Havia acabado de receber um envelope lacrado do laboratório. Exame clínico, realizado dias atrás, sugestivo de severas complicações hepáticas. Daí que o médico lhe pediu os complementares.
Entre um passo e outro, lembrou-se que o primeiro gole de bebida veio aos quatorze e daí não parou mais. Em flashes lhe vinham a propaganda, com jogadores de futebol, cantores e artistas. Apoiou-se na parede, suor banhando a camisa.
Queria somente chegar em casa e chorar – sem que ninguém ouvisse. Aliás, poderia derramar suas lágrimas ali mesmo na rua indiferente. Seriam invisíveis. Era Natal.
Já fazia alguns anos, na empresa na qual trabalhava, seus superiores e uma equipe da Saúde, mostraram-lhe uma folha com dez questões bem simples de serem resolvidas. Explicaram que se tratava do teste AUDIT (Alcohol Use Disorder Identification Test/Teste de Identificação dos Transtornos relacionados ao Consumo de Álcool), da Organização Mundial de Saúde (OMS) *.
Pedia-se a autoavaliação sincera acerca do seu consumo de bebida alcoólica. Só queriam conscientizá-lo que o álcool é droga! E se houvesse qualquer problema em seus domínios pessoais, familiares, sociais ou no trabalho, poderiam ajudá-lo.
Claro que o apelo da propaganda, dos círculos de amigos – só conseguiam conversar com as almas acorrentadas a garrafas e copos – do preço baixo da cerveja, da facilidade de comprar em cada esquina, fez com que o AUDIT ficasse na estante da casa, mofando e empoeirando.
Sua filha, curiosa e inteligente, aquela que sempre vinha com um sorriso pedindo atenção e brincadeiras, queria saber o que era o AUDIT. Limitou-se a responder, no seu mau humor costumeiro: “isso não é coisa de criança”.
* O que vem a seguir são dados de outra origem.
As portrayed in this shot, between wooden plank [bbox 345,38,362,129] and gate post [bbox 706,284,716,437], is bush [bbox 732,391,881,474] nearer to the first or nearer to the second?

Sua mulher baixou os olhos. Era o silêncio diário antes de sua ida ao bar. Silêncio que seria rompido horas depois com gritos, agressões, a louça se estilhaçando no chão, a cabeça escondida no cobertor, olhos cerrados com força, o corpo tremendo agarrado a um bichinho de pelúcia, a lágrima inaudita. E no dia seguinte, mesmo de ressaca, seguia ao trabalho.
Dessa vez, o silêncio era só dele. Sua mulher e filha haviam ido a uma celebração natalina. Uma dor profunda no peito parece que queria perfurá-lo de dentro para fora. Deixou o envelope com o resultado do exame laboratorial sobre a mesa. A “coragem” que o álcool lhe dava já não era a mesma – ainda que que ingerisse cada vez mais doses, o que vinha de volta era ansiedade, pânico e delírios.
Suas mãos trêmulas esbarraram na estante e deixaram cair um papel amarelecido no chão. Não soube por que, mas resolveu abaixar-se com muita dificuldade e pegá-lo. Era o teste AUDIT. Preencheu-o em minutos – crendo que eram os últimos minutos que teria (como lhe haviam dito, não era difícil preenchê-lo). Fez um inventário de sua existência.
Reconheceu-se gente – e que gente precisa de gente para tudo! Teve um fôlego de vida – pois a Vida surpreende. Mas faltava coragem para abrir o temível envelope. Não se deu conta que as horas passaram. Abriu com o cuidado que nunca tivera antes. Abriu-se também a porta. Sua filha e sua mulher voltavam cantando. O canto era permitido somente quando ele não estivesse em casa. Gelaram. Ele devolveu com um sorriso sóbrio. Deu-se conta que passara aquele dia todo sem ingerir álcool. Determinado a abraçá-las, pediu-lhes perdão.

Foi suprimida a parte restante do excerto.